Remembering Billy the Dog
A Dog Who Was Loved by Anyone Who Met Him
Ian Malloch was jogging up the Santa Cruz Trail in the early morning on Tuesday, January 15. Just ahead of him were two of his three dogs, Billy and Macaroni. Macaroni, or Mac for short, was the larger of the two, about 65 pounds, a German wire haired pointer and Billy, a much smaller mixed-breed, black and white, wire haired terrier, a longtime family pet rescued through a San Fernando Valley-based organization called Life4Paws. The third dog, named Trouble, was left at home, too small for the long out-and-back trip to the top of Little Pine Mountain.
It was a good day for a run — cold, crisp air with the promise of afternoon warming for the trip back down. From Upper Oso campground the trio followed a jeepway for three-fourths of a mile to the point where the Santa Cruz Trail veered off, following a narrow canyon along a creek bed in the direction of a small backcountry overnight spot known as Nineteen Oaks.
About halfway to the camp the trail climbed up over a small hump and the turned right around a bend. With the dogs leading the way, they disappeared around the bend with Ian following from a distance he estimated to be no more than 30 to 40 yards.
Suddenly there was a shout — a single word — “Yo!” and the sound of barking. Then a gunshot. Within seconds Ian ran onto the scene, his dog Billy lying on the ground, his blaze orange collar blown off his neck with the plastic clasp missing a few yards away. Ian looked down in shock, unable to believe what he was seeing.
“I’m sorry, bro, I had to put your dog down,” one of the hunters said.
“Why!?” Ian asked.
“I thought it was a wild dog,” he answered.
“We didn’t come out here to shoot your dog,” the other said.
“Does it really matter what you came out here for?” Ian responded. “You did shoot my dog.” Later Ian explained to me that the blaze orange collar Billy had on was clearly visible, and he couldn’t believe both Billy and Mac together, on a hiking trail, both wearing collars, could be mistaken for wild dogs.”
Crouching over his silenced dog with a pool of blood surrounding his furry head, Ian briefly wept realizing his beloved pet was dead. Still in shock, Ian boosted Billy up for what was perhaps the most painful two-mile walk of his life. “I carried him down the trail over my shoulder, blood soaking my shirt all the way down my legs to my running shoes,” Ian remembered. One of the hunters offered Ian an extra shirt from his truck when they reach the vehicles, and from there Ian insisted they head to the Santa Barbara Ranger District office to report the incident.

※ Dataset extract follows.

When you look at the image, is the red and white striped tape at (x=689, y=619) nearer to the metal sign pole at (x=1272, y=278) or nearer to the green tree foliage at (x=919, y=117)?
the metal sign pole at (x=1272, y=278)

A week later, I am sitting at Café Luna in Summerland with Ian to talk about Billy and to understand more about what his loss has meant. We’re sitting outside with Macaroni lying beside us. “I wanted you to meet Mac,” Ian said, “so you know the kind of dog he is.”
“Billy was a good dog too, such a good dog; everyone who ever met him fell in love with him, a mutt of sorts, a cross between a terrier and some other sort of long, skinny-legged mutt that seemed to suit him perfectly. Benji adorable.”

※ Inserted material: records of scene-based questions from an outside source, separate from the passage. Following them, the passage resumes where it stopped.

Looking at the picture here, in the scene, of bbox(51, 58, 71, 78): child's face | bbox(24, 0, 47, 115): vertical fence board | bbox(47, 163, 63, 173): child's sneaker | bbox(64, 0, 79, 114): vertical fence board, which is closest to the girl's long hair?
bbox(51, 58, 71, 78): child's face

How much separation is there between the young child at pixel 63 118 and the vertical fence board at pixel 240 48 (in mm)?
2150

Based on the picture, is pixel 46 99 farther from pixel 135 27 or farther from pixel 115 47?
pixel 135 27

As we talked, the thoughts came out of Ian in a rambling sort of way. Memories of a dog that did not deserve to die that way, efforts to understand why there wasn’t another way to handle the situation.

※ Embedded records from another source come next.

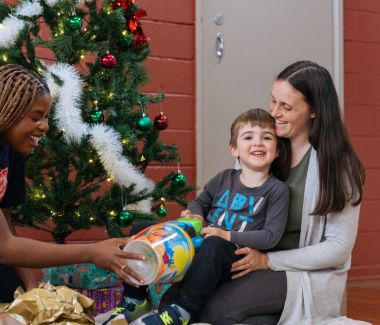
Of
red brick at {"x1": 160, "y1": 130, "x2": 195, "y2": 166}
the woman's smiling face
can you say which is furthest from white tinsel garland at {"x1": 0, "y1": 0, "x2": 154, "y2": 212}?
red brick at {"x1": 160, "y1": 130, "x2": 195, "y2": 166}

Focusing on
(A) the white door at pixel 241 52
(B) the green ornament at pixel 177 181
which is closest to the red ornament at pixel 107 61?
(B) the green ornament at pixel 177 181

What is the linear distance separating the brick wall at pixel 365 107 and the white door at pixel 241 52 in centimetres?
22

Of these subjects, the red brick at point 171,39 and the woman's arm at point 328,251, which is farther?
the red brick at point 171,39

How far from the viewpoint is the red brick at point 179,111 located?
3.47m

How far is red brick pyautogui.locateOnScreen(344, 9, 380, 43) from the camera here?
3.97 metres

“We’re talking about two large men and one small dog,” Ian said. “One of the hunters was over 6 foot and 230 pounds; the other 6’ 5” and 210 pounds. You’re that big and you can’t figure out a way to handle things differently?”
In another moment Ian took stock of those who’ve blamed him for not having the dogs on leash. “Yes, it’s true,” he said, “Billy would be alive if he were on leash. But who has the greater responsibility here, the 40-pound dog that doesn’t even come to my knee or the 230-pound hunter decked out in camo gear with a deadly weapon in his hands? It’s a moral issue of sorts, that you can take a dog’s life so quickly … a very convenient way to escalate a situation to the point of no return.”
Then Ian added, “It may have been within their ability to kill Billy and legal under the law, but that doesn’t make it right. Every hunter I know would have made a different decision.”
“I thought there would be legal repercussions for shooting a dog in the middle of a recreation area,” Ian said to me. “We’re not more than a mile from Upper Oso, one of the largest overnight campgrounds back here, and yet hunters can legally hunt that close to one one of the most popular trails back here?”
Over the weekend, Ian and a close friend hiked up to Montecito Peak to bury Billy’s ashes. “It was a hike that Billy and I had done many times … that’s where he was the happiest,” he said. They found a secluded spot not too far from the top of the peak, dug a two-foot-deep hole, and buried Billy in a small wooden box with Macaroni looking down at his lifelong companion.
“Now every time I go back up the San Ysidro Trail with Mac, I’ll be able to be with Billy again,” Ian said. “For me now, I’ll always think of it as Billy’s Peak.
On Groundhog Day, Ian and his family will make the trek back up once again with family and friends to celebrate Billy’s life. They invite you to come along and share in the memories of those who have hiked the trails with their dogs.